I think a lot of people got discouraged, seeing how openai solved arc agi 1 by w...

mrshadowgoose · 2025-03-25T03:03:12 1742871792

Strong emphasis on "seems".

I'd encourage you to review the definition of "brute force", and then consider the absolutely immense combinatoric space represented by the grids these puzzles use.

"Brute force" simply cannot touch these puzzles. An amount of understanding and pattern recognition is strictly required, even with the large quantities of test-time compute that were used against arc-agi-1.

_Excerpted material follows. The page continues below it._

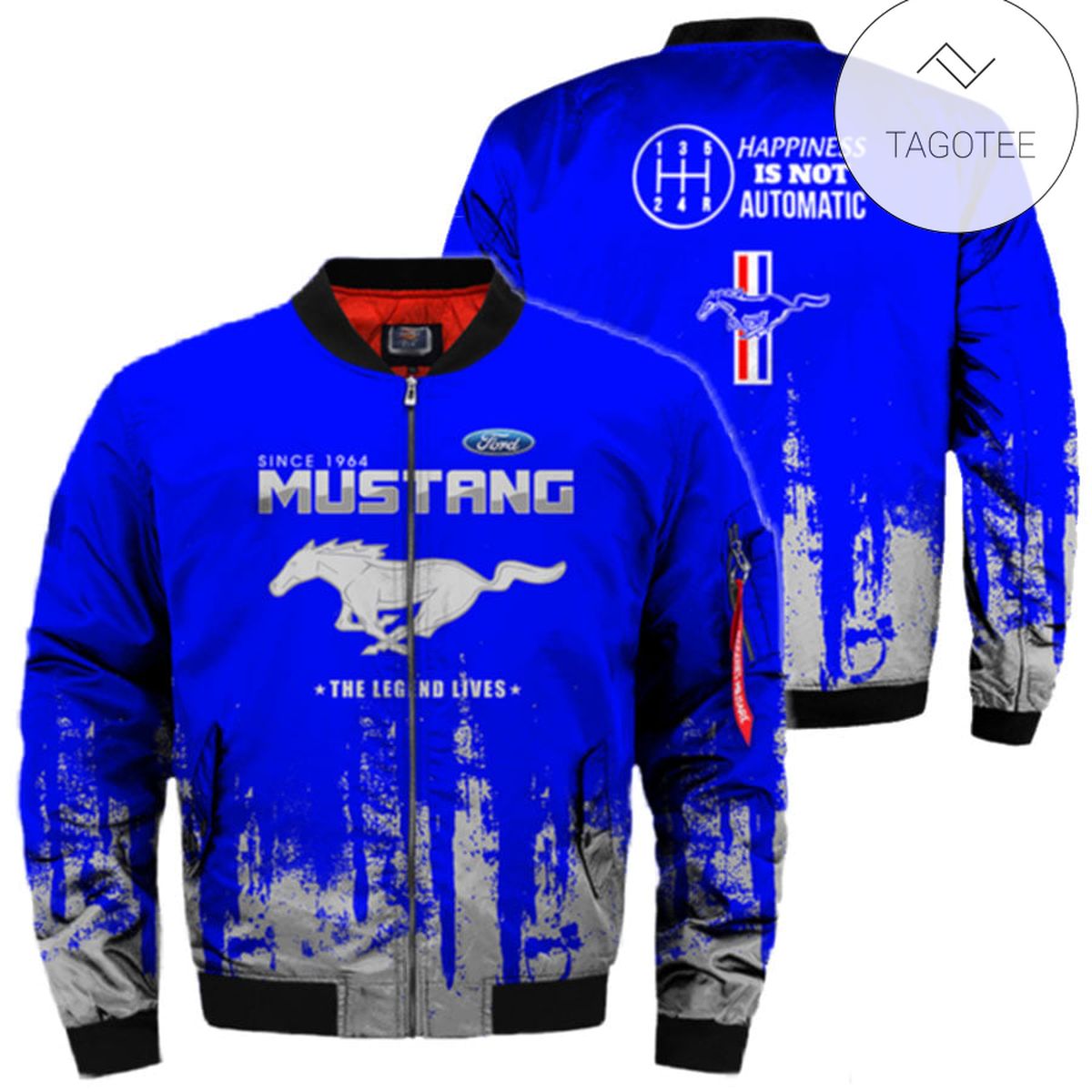 Since 1964 Mustang Happiness Is Not Automatic 3D Bomber Jacket Since 1964 Mustang Happiness Is Not Automatic 3D Bomber Jacket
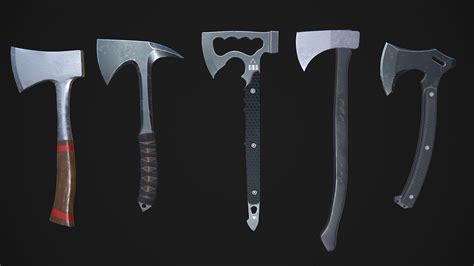 3D Model Collection Modern Axe Set 02 VR / AR / low-poly | CGTrader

Davidzheng · 2025-03-25T09:35:40 1742895340

Also there's no clear way to verify the solution. There could be easily multiple rules which works on the same examples

fchollet · 2025-03-25T00:28:34 1742862514

It's useful to know what current AI systems can achieve with unlimited test-time compute resources. Ultimately though, the "spirit of the challenge" is efficiency, which is why we're specifically looking for solutions that are at least within 1-2 order of magnitude of cost from being competitive with humans. The Kaggle leaderboard is very resource-constrained, and on the public leaderboard you need to use less than $10,000 in compute to solve 120 tasks.

Legend2440 · 2025-03-25T04:03:47 1742875427

Efficiency sounds like a hardware problem as much as a software problem.

$10000 in compute is a moving target, today's GPUs are much much better than 10 years ago.

NitpickLawyer · 2025-03-25T08:10:37 1742890237

> $10000 in compute is a moving target

And it's also irrelevant in some fields. If you solve a "protein folding" problem that was a blocker for a pharma company, that 10k is peanuts now.

Same for coding. If you can spend 100$ / hr on a "mid-level" SWE agent but you can literally spawn 100 today and 0 tomorrow and reach your clients faster, again the cost is irrelevant.